## TASK TO CARRY OUT
Pull out every line in the records below that contains the word "from".

## DATA SECTION
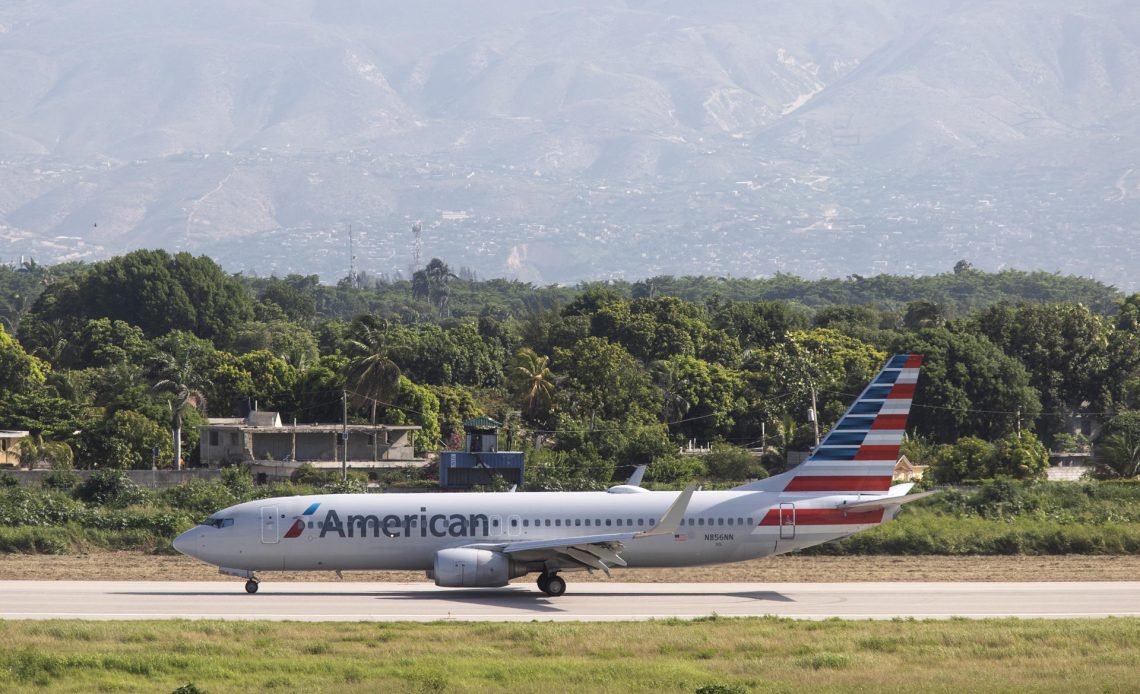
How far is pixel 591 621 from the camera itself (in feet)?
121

...

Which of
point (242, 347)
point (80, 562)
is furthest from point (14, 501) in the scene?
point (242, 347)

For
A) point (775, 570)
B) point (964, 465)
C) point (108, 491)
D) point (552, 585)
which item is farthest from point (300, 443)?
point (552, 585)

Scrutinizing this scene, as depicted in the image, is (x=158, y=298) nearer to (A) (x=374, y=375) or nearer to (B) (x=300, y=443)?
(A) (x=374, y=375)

## THE RESPONSE
How far is pixel 591 621 from the camera itself (in feet)?
is furthest from point (14, 501) in the scene?
which item is farthest from point (300, 443)?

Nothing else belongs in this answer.